Comment by tinco
3 years ago
The minus button makes it really easy to sift through comments. Much easier than finding the interesting paragraphs in an article actually. A blog post might have required some deep thought, as the author says not as much as a book, but probably more than went into a comment. But it's deep thought that went into a single idea, by a single person, in a single circumstance. Deep thought can only go so far.
When you're using the minus button you'll go through all sorts of thoughts and responses. Sure, if you're easily offended by dumb reactionary comments, then you'll often find a couple at the top. That might hurt your ego, but if you just let it go, hit downvote, and then the minus button, it can be out of sight out of mind in an instant. You'll get to the good parts of the comments soon enough. Those comments might not have been worked on for hours or days or weeks, but the authors might have deep knowledge regardless. And if not deep knowledge, different perspectives stemming from different backgrounds, circumstances and personalities.

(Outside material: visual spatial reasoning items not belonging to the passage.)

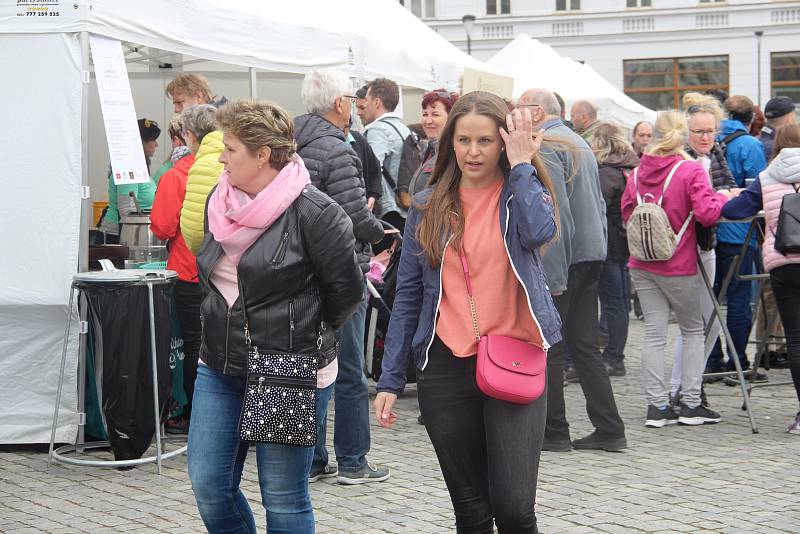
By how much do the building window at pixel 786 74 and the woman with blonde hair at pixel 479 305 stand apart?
3566cm

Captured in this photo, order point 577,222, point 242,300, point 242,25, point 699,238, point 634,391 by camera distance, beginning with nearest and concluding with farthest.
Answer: point 242,300
point 577,222
point 699,238
point 242,25
point 634,391

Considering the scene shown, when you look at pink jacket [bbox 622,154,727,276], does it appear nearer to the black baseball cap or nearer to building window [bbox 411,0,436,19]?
the black baseball cap

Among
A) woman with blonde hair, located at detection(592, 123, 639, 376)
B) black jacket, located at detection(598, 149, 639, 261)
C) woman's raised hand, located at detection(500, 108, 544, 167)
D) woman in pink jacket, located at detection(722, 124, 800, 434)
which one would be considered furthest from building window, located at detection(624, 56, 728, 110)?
woman's raised hand, located at detection(500, 108, 544, 167)

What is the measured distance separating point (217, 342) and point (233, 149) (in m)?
0.63

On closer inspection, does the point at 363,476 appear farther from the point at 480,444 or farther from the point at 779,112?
the point at 779,112

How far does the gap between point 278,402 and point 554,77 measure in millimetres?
16317

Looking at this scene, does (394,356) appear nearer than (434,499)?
Yes

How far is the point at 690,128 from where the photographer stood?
7980 mm

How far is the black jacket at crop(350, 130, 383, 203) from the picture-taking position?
23.5 feet

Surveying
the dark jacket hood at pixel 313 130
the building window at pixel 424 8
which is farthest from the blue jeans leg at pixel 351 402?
the building window at pixel 424 8

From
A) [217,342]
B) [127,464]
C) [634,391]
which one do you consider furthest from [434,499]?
[634,391]

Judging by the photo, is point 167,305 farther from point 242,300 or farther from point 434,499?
point 242,300

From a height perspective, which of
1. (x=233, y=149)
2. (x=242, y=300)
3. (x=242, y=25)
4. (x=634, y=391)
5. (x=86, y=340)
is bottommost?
(x=634, y=391)

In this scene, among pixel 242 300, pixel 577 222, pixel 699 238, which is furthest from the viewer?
pixel 699 238
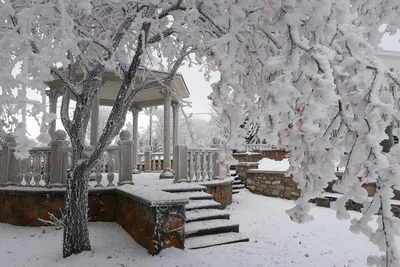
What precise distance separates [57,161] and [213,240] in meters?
3.76

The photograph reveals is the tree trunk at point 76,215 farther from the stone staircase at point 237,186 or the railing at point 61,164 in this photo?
the stone staircase at point 237,186

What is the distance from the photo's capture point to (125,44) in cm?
543

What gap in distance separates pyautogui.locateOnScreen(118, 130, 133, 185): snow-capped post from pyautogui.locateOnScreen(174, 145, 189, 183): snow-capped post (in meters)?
1.12

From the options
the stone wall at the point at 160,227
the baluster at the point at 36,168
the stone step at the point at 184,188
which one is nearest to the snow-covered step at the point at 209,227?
the stone wall at the point at 160,227

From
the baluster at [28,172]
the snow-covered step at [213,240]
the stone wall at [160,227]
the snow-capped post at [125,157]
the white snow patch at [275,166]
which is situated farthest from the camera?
the white snow patch at [275,166]

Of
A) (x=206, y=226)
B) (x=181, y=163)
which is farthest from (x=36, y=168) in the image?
(x=206, y=226)

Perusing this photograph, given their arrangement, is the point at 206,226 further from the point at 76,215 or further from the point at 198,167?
the point at 198,167

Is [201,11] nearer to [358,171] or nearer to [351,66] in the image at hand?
[351,66]

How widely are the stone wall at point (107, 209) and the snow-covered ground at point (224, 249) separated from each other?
186 millimetres

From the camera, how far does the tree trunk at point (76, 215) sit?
14.7ft

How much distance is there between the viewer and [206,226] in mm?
5129

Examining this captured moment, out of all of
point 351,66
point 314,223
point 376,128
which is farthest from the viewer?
point 314,223

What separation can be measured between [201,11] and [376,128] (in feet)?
6.14

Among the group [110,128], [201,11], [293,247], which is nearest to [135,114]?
[110,128]
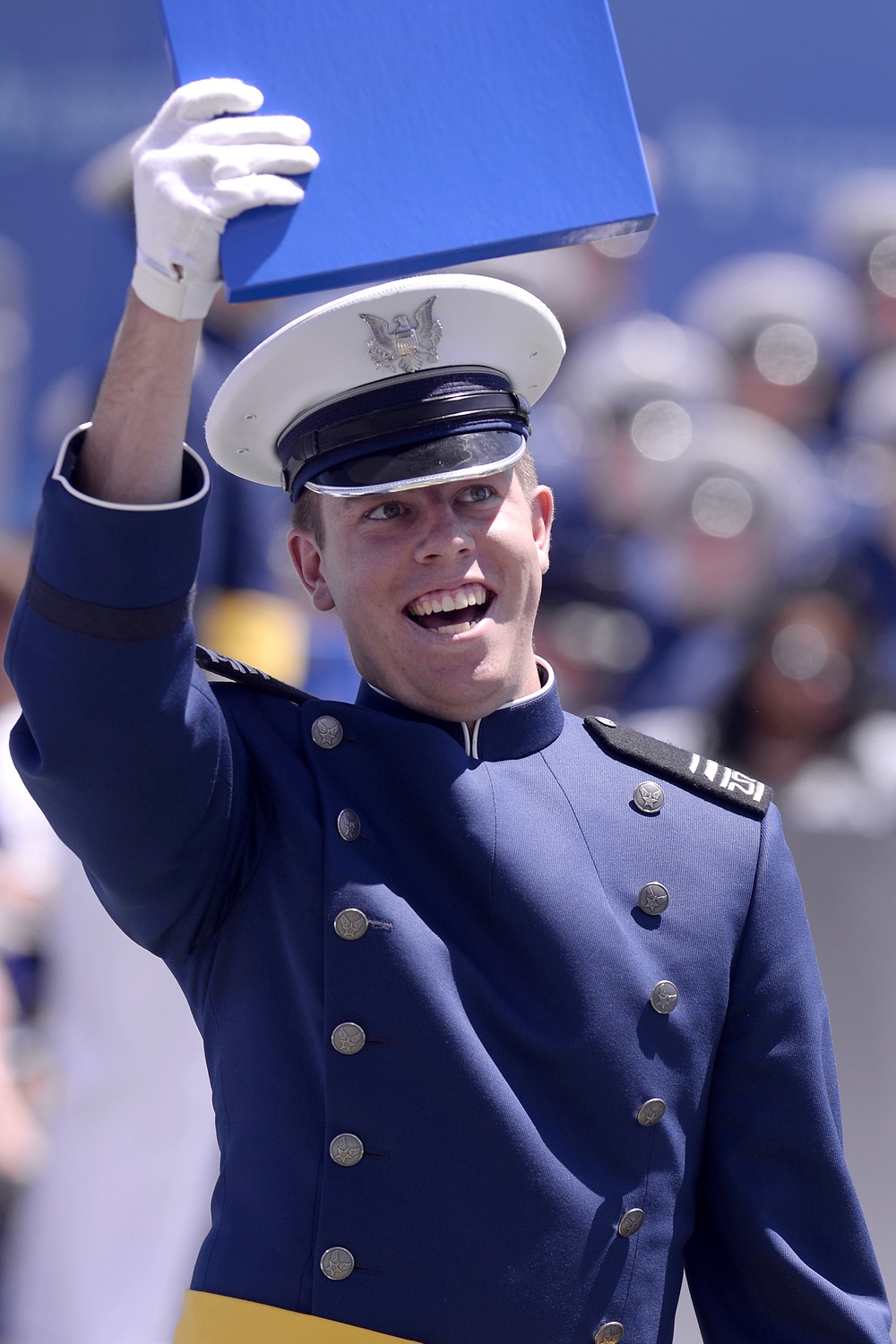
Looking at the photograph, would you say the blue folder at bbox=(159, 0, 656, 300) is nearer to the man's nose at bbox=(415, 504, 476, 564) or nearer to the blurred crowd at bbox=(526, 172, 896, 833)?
the man's nose at bbox=(415, 504, 476, 564)

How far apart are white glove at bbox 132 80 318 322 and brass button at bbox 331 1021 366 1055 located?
2.53 ft

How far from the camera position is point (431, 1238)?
172 cm

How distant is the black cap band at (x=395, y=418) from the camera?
1.85 meters

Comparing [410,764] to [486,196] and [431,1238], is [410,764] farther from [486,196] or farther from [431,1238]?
[486,196]

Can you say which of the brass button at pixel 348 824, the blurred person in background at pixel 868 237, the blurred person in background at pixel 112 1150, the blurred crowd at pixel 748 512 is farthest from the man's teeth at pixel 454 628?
the blurred person in background at pixel 868 237

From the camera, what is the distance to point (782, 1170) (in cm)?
188

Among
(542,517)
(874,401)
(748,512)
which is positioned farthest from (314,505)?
(874,401)

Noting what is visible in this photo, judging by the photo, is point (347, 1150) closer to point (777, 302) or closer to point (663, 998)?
point (663, 998)

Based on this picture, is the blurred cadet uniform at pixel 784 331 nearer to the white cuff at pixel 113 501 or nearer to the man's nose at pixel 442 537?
the man's nose at pixel 442 537

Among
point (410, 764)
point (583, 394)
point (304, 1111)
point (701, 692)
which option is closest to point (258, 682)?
point (410, 764)

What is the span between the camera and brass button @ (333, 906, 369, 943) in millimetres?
1760

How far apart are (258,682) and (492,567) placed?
326 mm

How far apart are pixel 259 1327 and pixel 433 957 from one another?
1.43ft

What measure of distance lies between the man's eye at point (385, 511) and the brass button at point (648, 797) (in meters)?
0.46
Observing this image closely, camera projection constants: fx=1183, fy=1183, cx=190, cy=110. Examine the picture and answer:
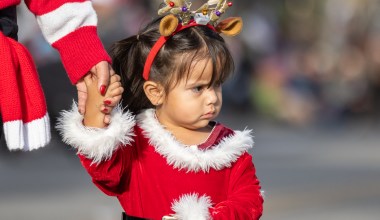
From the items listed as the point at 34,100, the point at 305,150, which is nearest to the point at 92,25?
the point at 34,100

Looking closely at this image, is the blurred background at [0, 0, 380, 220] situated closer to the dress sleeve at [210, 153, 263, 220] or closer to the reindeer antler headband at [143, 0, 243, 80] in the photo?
the reindeer antler headband at [143, 0, 243, 80]

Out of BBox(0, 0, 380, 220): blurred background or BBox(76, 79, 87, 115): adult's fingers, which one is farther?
BBox(0, 0, 380, 220): blurred background

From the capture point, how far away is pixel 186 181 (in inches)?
170

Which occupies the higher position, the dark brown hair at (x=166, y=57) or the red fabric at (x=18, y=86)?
the dark brown hair at (x=166, y=57)

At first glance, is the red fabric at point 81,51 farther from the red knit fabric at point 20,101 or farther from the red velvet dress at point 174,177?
the red velvet dress at point 174,177

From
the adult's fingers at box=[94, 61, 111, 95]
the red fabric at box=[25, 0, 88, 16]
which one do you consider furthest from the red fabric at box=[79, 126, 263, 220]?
the red fabric at box=[25, 0, 88, 16]

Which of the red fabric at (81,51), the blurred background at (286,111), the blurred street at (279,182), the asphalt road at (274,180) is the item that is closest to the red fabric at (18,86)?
the red fabric at (81,51)

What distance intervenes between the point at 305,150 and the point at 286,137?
3205mm

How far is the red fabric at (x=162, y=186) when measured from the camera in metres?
4.30

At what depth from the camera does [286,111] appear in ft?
75.0

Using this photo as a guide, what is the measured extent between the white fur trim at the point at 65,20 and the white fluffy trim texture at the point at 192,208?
27.6 inches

I usually read the comments first, and depending on the topic and how engaging the comments are to the topic I might read the article. In the example post of the news of Elon's bid on Twitter, no way that I'll read the article, no way that Bloomberg put any deep thought in their article, and guaranteed that there's people on HN with way more interesting perspectives than that can be stamped out in the couple minutes an overworked tech journalist has to make sure their article attains maximum reach.
This comment took more than 10 seconds to write, and many comments on HN did. I'd just as much enjoy 36 hundred second comments, as I would a one hour article.